À l'occasion d'une exposition organisée en 1984 par le Museo progressivo di arte moderna de Livourne pour le centenaire de la naissance de Modigliani et consacrée à sa sculpture, il fut décidé, à la demande pressante de Vera et de Dario Durbè, de vérifier si la légende populaire locale selon laquelle l'artiste aurait jeté dans le Fosso Reale quelques-unes de ses sculptures était vraie.
Selon cette légende, Modigliani serait revenu en 1909 dans sa ville natale dans l'intention de créer quelques sculptures et de les exposer au café Bardi à des amis artistes qui se seraient moqués de lui et lui auraient conseillé de les jeter dans le fossé.
En draguant le canal près de la zone de la piazza Cavour où était situé le café Bardi, on retrouva trois sculptures représentant trois têtes, que de nombreux critiques parmi lesquels Giuglio Carlo Argan attribuèrent à Modigliani. Jeanne Modigliani, la fille de l'artiste est décédée dans des circonstances jamais éclaircies alors qu'elle se rendait à Livourne pour découvrir les trois têtes.

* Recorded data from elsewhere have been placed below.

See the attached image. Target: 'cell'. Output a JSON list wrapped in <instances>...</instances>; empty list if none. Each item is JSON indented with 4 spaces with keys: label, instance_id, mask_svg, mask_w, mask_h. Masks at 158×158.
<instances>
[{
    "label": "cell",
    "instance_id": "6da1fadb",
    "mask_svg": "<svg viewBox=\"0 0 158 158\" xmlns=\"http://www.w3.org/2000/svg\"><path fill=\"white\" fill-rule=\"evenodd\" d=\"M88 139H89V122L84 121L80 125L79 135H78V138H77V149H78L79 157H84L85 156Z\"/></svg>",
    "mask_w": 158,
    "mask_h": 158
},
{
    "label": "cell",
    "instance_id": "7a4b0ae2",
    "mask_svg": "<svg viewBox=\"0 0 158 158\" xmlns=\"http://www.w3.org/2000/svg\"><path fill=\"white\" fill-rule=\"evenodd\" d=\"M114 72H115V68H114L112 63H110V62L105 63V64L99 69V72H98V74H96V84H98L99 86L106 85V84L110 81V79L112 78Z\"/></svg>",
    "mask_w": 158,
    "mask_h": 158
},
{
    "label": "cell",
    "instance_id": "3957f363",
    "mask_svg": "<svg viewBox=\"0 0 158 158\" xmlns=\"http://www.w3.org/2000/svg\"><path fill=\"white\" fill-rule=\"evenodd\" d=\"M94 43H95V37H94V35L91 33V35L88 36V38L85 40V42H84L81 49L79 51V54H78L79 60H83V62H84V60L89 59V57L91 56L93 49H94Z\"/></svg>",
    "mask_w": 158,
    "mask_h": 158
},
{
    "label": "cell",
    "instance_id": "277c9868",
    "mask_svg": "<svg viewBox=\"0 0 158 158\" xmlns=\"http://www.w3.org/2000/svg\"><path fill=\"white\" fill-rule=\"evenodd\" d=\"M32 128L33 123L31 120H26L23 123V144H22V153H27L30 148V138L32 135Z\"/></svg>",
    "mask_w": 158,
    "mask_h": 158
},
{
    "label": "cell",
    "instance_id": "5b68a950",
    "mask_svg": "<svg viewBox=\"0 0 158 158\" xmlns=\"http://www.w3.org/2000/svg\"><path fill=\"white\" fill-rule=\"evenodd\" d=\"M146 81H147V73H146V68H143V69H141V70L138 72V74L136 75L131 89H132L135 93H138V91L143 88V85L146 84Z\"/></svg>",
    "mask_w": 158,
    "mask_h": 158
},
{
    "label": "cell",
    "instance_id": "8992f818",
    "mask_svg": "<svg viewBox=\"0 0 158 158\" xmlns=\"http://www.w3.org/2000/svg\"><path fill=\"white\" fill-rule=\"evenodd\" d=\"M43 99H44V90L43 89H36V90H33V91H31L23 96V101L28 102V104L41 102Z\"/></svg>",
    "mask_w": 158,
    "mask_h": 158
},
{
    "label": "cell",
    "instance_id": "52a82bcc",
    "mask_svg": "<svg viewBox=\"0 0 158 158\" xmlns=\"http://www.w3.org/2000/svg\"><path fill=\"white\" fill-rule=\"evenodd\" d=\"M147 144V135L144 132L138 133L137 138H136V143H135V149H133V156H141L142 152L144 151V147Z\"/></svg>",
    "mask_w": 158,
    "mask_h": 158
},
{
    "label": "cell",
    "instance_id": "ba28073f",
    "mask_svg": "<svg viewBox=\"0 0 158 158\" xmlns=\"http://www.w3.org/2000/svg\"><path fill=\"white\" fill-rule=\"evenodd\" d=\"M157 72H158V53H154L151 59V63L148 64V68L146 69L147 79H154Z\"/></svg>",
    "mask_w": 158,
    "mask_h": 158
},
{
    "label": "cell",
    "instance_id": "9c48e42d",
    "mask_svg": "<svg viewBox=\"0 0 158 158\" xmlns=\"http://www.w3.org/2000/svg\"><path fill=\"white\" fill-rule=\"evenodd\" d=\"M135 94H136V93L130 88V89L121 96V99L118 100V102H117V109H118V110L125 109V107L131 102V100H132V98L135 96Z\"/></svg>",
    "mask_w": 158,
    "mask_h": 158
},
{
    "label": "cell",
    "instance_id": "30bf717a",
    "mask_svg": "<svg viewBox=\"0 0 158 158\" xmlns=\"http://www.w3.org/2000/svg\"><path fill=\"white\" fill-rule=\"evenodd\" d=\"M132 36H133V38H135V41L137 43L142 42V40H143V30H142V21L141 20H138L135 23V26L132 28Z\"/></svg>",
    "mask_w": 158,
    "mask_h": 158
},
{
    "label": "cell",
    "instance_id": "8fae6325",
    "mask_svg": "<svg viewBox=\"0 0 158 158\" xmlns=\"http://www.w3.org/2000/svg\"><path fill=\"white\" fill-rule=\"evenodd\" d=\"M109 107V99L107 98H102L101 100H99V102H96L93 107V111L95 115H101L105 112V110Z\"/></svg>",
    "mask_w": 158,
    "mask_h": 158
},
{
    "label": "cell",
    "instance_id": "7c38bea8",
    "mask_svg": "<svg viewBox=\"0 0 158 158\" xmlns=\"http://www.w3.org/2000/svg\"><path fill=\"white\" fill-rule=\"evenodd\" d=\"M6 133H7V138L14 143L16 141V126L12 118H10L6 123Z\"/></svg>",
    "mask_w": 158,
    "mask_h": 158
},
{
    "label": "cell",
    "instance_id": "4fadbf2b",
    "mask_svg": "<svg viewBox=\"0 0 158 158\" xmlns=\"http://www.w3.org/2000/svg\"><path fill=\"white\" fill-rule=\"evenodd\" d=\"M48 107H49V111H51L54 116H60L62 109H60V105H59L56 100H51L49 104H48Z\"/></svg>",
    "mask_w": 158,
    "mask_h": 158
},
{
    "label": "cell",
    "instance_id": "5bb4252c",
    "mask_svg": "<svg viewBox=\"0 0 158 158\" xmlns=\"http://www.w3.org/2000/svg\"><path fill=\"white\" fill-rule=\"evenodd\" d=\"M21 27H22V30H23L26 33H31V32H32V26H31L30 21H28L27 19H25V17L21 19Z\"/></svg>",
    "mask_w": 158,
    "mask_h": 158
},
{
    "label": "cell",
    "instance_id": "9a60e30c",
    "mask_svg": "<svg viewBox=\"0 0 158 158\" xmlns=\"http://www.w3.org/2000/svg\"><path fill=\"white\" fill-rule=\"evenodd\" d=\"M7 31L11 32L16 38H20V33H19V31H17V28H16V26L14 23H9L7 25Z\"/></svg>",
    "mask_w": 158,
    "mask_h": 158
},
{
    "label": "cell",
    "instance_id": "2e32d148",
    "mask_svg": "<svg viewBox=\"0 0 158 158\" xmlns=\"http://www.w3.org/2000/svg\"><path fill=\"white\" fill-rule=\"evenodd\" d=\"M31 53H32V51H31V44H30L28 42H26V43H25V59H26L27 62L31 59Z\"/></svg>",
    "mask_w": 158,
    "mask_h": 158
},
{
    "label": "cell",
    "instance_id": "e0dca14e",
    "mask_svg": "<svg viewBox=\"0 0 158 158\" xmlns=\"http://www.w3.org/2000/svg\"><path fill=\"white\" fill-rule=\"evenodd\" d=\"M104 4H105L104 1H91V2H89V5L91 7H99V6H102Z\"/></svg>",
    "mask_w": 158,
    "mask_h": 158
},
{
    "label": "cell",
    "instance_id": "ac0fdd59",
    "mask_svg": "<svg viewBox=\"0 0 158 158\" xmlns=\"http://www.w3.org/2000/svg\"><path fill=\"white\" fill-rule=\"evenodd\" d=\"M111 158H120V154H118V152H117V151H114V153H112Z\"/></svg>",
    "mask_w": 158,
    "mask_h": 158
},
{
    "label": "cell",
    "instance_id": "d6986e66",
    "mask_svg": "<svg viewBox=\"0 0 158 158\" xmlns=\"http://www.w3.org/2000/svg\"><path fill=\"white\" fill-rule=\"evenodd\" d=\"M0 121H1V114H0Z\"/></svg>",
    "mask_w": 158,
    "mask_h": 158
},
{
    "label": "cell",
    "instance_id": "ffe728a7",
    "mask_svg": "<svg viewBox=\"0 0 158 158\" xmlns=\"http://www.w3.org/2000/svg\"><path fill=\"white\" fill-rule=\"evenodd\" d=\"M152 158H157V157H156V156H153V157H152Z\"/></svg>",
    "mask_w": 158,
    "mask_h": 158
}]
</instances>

Quelques jours plus tard, un groupe de trois étudiants de Livourne (Pietro Luridiana, Pierfrancesco Ferrucci et Michele Ghelarducci) révélèrent qu'une des sculptures (la tête numéro 2) était leur œuvre. Ils l'avaient créé en utilisant des outils très ordinaires et, la nuit, avaient jeté leur travail dans le Fosso Reale. Ils montrèrent également une photo qui les représentait avec leur sculpture. Les trois furent invités à créer un nouveau faux en direct à la télévision au cours d'un journal télévisé spécial, pour bien montrer qu'ils étaient capables de réaliser un pareil travail « en si peu de temps » (alors que Vera Durbè, conservatrice du Musée d'art moderne de Livourne, considérait la chose comme impossible. Elle défendit toute sa vie que les trois têtes étaient authentiques.
Par la suite, invité lui aussi à la télévision par Federico Zeri , l'auteur des deux autres têtes sortit de l'anonymat : il s'agissait d'Angelo Froglia (Livourne 1955-1997), un peintre qui travaillait au port, connu par les autorités pour des délits mineurs. Il déclara qu'il ne s'agissait pas pour lui d'un canular, mais d'une « opération esthético-artistique » destinée à vérifier « jusqu'à quel point les gens, les critiques, les médias sont capables de créer des mythes ». À l'appui de sa déclaration un film le montrait en train de sculpter les deux têtes.
À la suite de cet incident, Dario Durbè, surintendant à la Galleria nazionale d'arte moderna de Rome, dut abandonner son poste en octobre 1984 ; sa sœur, Vera Durbè, conservatrice des musées de la ville de Livourne, fut démise de ses fonctions au mois de février suivant.